School of Information and Electrical Engineering, Shandong Jianzhu University, Jinan 250101, China.
Research Institute of Wood Industry, Chinese Academy of Forestry, Beijing 100091, China.
Sensors (Basel). 2022 Oct 12;22(20):7733. doi: 10.3390/s22207733.
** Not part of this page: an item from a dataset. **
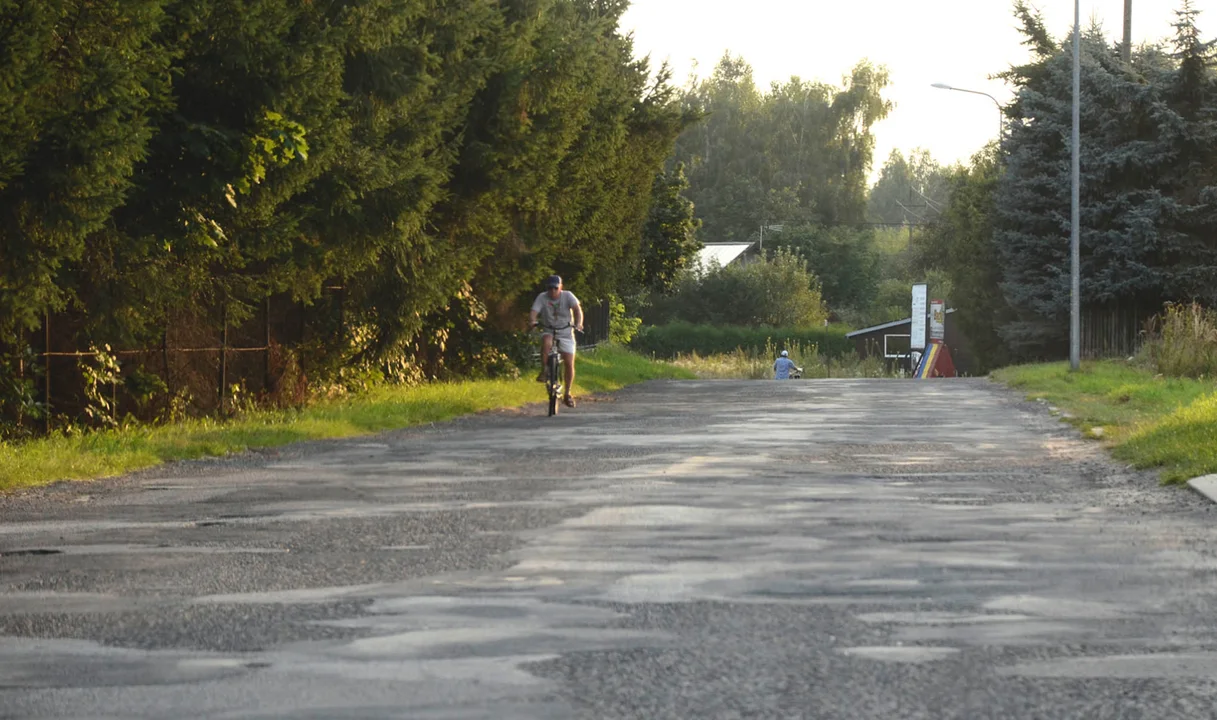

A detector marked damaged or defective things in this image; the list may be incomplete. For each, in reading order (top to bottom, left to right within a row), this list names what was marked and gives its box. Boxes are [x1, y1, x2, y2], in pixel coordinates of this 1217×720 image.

Particleboard surface defects have a significant impact on product quality. A surface defect detection method is essential to enhancing the quality of particleboard because the conventional defect detection method has low accuracy and efficiency. This paper proposes a YOLO v5-Seg-Lab-4 (You Only Look Once v5 Segmentation-Lab-4) model based on deep learning. The model integrates object detection and semantic segmentation, which ensures real-time performance and improves the detection accuracy of the model. Firstly, YOLO v5s is used as the object detection network, and it is added into the SELayer module to improve the adaptability of the model to receptive field. Then, the Seg-Lab v3+ model is designed on the basis of DeepLab v3+. In this model, the object detection network is utilized as the backbone network of feature extraction, and the expansion rate of atrus convolution is reduced to the computational complexity of the model. The channel attention mechanism is added onto the feature fusion module, for the purpose of enhancing the feature characterization capabilities of the network algorithm as well as realizing the rapid and accurate detection of lightweight networks and small objects. Experimental results indicate that the proposed YOLO v5-Seg-Lab-4 model has mAP (Mean Average Precision) and mIoU (Mean Intersection over Union) of 93.20% and 76.63%, with a recognition efficiency of 56.02 fps. Finally, a case study of the Huizhou particleboard factory inspection is carried out to demonstrate the tiny detection accuracy and real-time performance of this proposed method, and the missed detection rate of surface defects of particleboard is less than 1.8%.
刨花板表面缺陷对产品质量有重大影响。由于传统的缺陷检测方法精度和效率低,因此需要一种表面缺陷检测方法来提高刨花板的质量。本文提出了一种基于深度学习的 YOLO v5-Seg-Lab-4(You Only Look Once v5 Segmentation-Lab-4)模型。该模型集成了目标检测和语义分割,确保了实时性能,并提高了模型的检测精度。首先,使用 YOLO v5s 作为目标检测网络,并将其添加到 SELayer 模块中,以提高模型对感受野的适应性。然后,在 DeepLab v3+的基础上设计了 Seg-Lab v3+模型。在该模型中,将目标检测网络作为特征提取的骨干网络,并将 atrus 卷积的扩展率降低到模型的计算复杂度。在特征融合模块上添加通道注意力机制,以增强网络算法的特征刻画能力,实现轻量级网络和小目标的快速准确检测。实验结果表明,所提出的 YOLO v5-Seg-Lab-4 模型具有 93.20%的 mAP(平均精度)和 76.63%的 mIoU(平均交并比),识别效率为 56.02 fps。最后,对惠州刨花板厂进行了案例研究,以证明该方法的微小检测精度和实时性能,刨花板表面缺陷的漏检率小于 1.8%。